In the instance of the Colberians, it would emerge that they are hurt in the interaction with PharmaCare. Therefore, according to the ethics of care, PharmaCare’s treatment of the Colberians would be deemed to be unethical.
Own Ethical Compass
Large pharma companies have considerable resources at their disposal. When they work in third world countries, they attempt to gain the maximum leverage in terms of resources. In this effort, they invariably short-change the local population. This trend is true for most global business conglomerates, which tend to maximize profits at the expense of living and working conditions of employees in third world countries.
If equitability is to be established in the world, it is necessary that the gains of science and business be evenly distributed. I would, therefore, argue from the viewpoint of deontology, and the ethics of care, and contend that the treatment meted out to Colberians by PharmaCare is unethical.

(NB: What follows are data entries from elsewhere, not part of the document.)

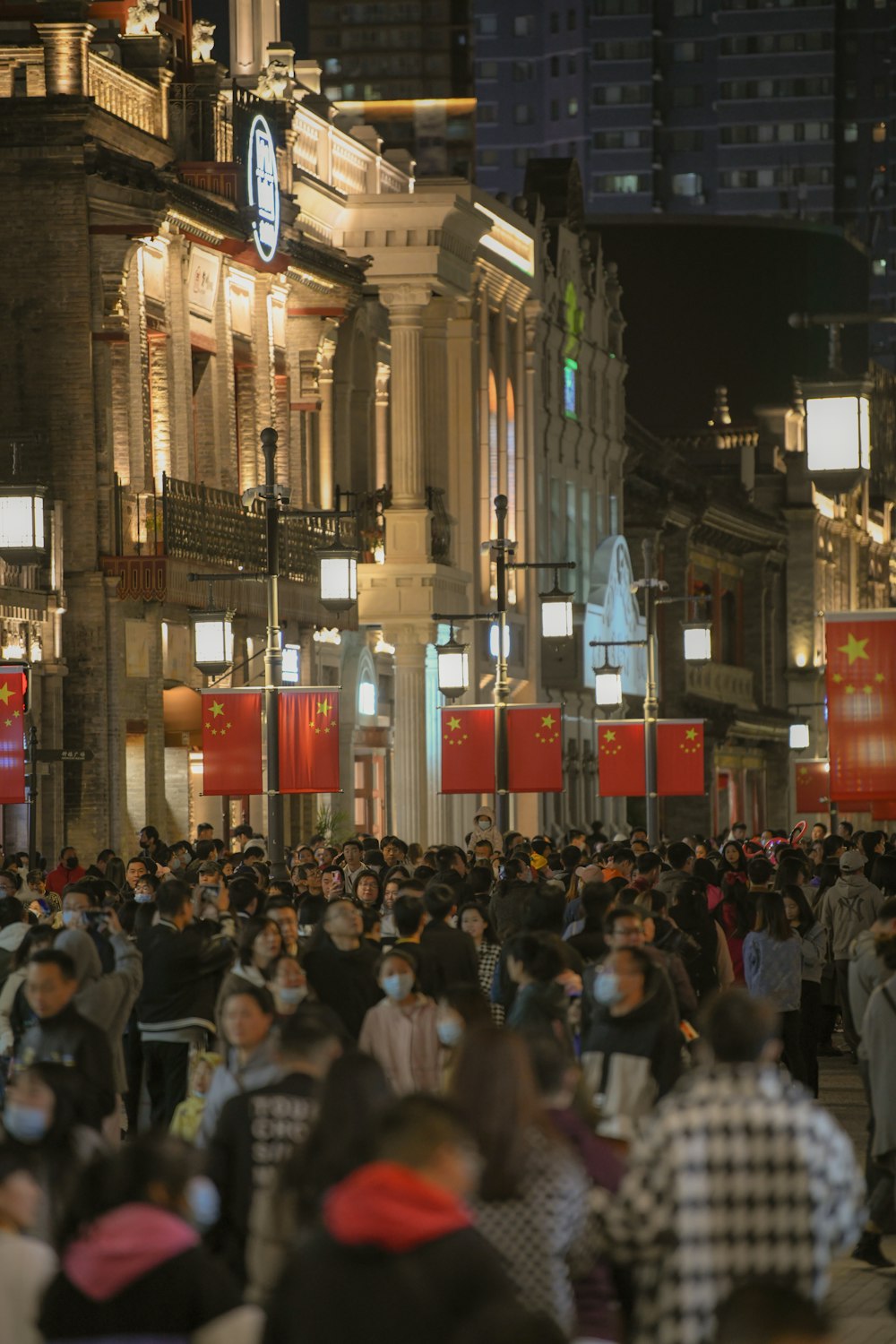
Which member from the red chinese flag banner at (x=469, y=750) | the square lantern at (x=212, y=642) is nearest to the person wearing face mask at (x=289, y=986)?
the square lantern at (x=212, y=642)

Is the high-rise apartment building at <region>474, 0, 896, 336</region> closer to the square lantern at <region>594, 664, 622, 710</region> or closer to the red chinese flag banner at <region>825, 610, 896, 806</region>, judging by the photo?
the square lantern at <region>594, 664, 622, 710</region>

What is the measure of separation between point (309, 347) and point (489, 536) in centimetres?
914

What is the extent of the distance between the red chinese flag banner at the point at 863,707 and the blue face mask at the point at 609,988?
935 centimetres

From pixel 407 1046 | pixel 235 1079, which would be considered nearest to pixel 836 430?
pixel 407 1046

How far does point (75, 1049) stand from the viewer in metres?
10.8

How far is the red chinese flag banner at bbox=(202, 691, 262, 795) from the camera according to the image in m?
31.6

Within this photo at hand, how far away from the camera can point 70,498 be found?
3428cm

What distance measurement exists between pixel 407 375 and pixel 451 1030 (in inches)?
1439

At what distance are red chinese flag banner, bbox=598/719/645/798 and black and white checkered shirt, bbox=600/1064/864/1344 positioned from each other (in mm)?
33535

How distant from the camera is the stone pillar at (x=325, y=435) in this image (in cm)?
4394

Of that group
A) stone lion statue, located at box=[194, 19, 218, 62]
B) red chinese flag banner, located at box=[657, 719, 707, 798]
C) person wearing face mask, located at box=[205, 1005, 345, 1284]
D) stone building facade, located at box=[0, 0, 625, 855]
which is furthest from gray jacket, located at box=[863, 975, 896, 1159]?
stone lion statue, located at box=[194, 19, 218, 62]

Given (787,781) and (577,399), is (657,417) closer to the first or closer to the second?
(787,781)

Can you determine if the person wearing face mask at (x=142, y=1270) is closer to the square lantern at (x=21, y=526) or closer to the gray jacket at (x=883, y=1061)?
the gray jacket at (x=883, y=1061)

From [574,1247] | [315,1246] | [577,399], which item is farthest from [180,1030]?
[577,399]
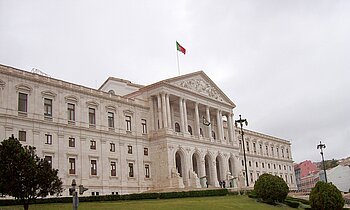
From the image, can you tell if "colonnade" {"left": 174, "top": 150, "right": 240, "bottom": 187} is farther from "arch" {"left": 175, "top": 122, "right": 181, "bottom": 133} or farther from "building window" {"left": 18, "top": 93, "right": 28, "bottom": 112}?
"building window" {"left": 18, "top": 93, "right": 28, "bottom": 112}

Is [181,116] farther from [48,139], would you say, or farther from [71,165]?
[48,139]

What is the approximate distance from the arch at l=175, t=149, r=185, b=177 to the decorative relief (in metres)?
10.7

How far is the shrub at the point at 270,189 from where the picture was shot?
46.6 meters

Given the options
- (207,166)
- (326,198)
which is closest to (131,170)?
(207,166)

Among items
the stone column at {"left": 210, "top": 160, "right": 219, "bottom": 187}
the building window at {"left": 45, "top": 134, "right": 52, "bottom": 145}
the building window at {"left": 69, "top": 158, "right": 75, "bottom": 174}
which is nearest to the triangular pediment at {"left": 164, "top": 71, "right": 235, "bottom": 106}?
the stone column at {"left": 210, "top": 160, "right": 219, "bottom": 187}

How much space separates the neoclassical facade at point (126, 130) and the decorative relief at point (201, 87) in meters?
0.18

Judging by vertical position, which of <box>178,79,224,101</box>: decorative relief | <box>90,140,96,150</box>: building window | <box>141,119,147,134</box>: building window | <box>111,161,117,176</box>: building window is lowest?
<box>111,161,117,176</box>: building window

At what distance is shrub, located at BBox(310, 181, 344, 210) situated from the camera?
135ft

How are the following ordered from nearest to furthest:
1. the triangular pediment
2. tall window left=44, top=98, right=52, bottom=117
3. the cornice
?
the cornice
tall window left=44, top=98, right=52, bottom=117
the triangular pediment

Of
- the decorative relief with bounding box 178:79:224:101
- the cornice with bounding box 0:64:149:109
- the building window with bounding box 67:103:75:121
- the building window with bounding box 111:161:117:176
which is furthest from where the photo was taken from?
the decorative relief with bounding box 178:79:224:101

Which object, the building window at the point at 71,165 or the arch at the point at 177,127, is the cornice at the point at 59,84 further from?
the building window at the point at 71,165

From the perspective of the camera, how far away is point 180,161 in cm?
6631

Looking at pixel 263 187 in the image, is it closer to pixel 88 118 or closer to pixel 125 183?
pixel 125 183

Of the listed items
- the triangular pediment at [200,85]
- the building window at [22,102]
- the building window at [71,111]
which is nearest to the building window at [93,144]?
the building window at [71,111]
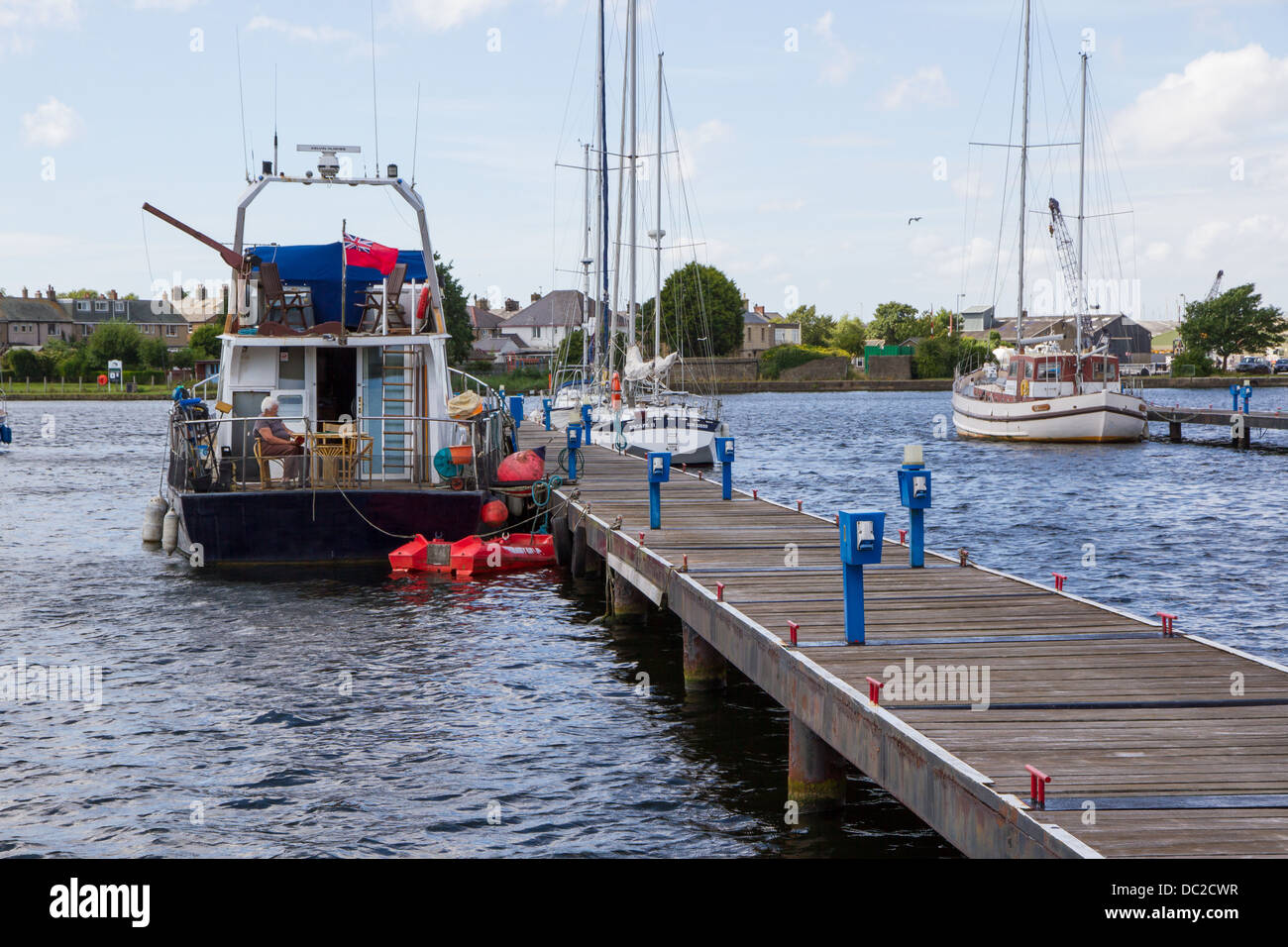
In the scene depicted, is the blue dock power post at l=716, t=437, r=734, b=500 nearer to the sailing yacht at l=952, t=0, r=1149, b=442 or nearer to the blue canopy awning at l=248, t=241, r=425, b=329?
the blue canopy awning at l=248, t=241, r=425, b=329

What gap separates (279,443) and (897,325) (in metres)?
142

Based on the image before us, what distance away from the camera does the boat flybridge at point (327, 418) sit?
19.9 metres

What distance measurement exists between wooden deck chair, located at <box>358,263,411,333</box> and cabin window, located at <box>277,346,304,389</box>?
4.00 feet

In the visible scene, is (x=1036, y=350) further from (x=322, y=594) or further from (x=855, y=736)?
(x=855, y=736)

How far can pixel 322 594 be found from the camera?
19188 millimetres

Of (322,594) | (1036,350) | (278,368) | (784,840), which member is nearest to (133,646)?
(322,594)

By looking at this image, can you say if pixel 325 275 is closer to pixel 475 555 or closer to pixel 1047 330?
pixel 475 555

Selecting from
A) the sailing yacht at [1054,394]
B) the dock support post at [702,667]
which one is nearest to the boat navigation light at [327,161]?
the dock support post at [702,667]

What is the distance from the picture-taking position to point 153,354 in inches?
5172

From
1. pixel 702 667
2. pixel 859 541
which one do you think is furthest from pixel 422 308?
pixel 859 541

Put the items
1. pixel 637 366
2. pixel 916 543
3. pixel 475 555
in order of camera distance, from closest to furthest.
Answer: pixel 916 543 → pixel 475 555 → pixel 637 366

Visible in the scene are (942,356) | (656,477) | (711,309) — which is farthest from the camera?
(942,356)

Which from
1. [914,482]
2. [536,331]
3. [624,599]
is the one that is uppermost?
[536,331]
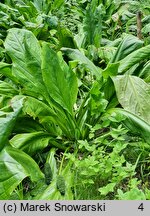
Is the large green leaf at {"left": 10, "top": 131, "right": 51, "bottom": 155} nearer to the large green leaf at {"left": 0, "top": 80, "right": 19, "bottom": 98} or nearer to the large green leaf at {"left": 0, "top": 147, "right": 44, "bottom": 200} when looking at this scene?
the large green leaf at {"left": 0, "top": 147, "right": 44, "bottom": 200}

Comparison with Real World Company
PharmaCare could be compared with Pfizer, a real pharma conglomerate that indulged in unethical practices in Nigeria. In 1996, Pfizer needed to conduct human trials on a broad-spectrum antibiotic. The company saw an opportunity in a meningitis epidemic that had occurred in Kano, a slum city in Nigeria. Pfizer sent its medical team in an ostensible humanitarian mission, which was actually a cover for unlicensed trial of its unapproved drug called Trovan. Pfizer picked 200 sick children and administered half with Trovan, while the rest were administered a proven antibiotic. Eleven of the children died, and more suffered serious side effects. Pfizer was ultimately fined $163 million in punitive damages. EU and USA subsequently banned the drug (Howden, 2009).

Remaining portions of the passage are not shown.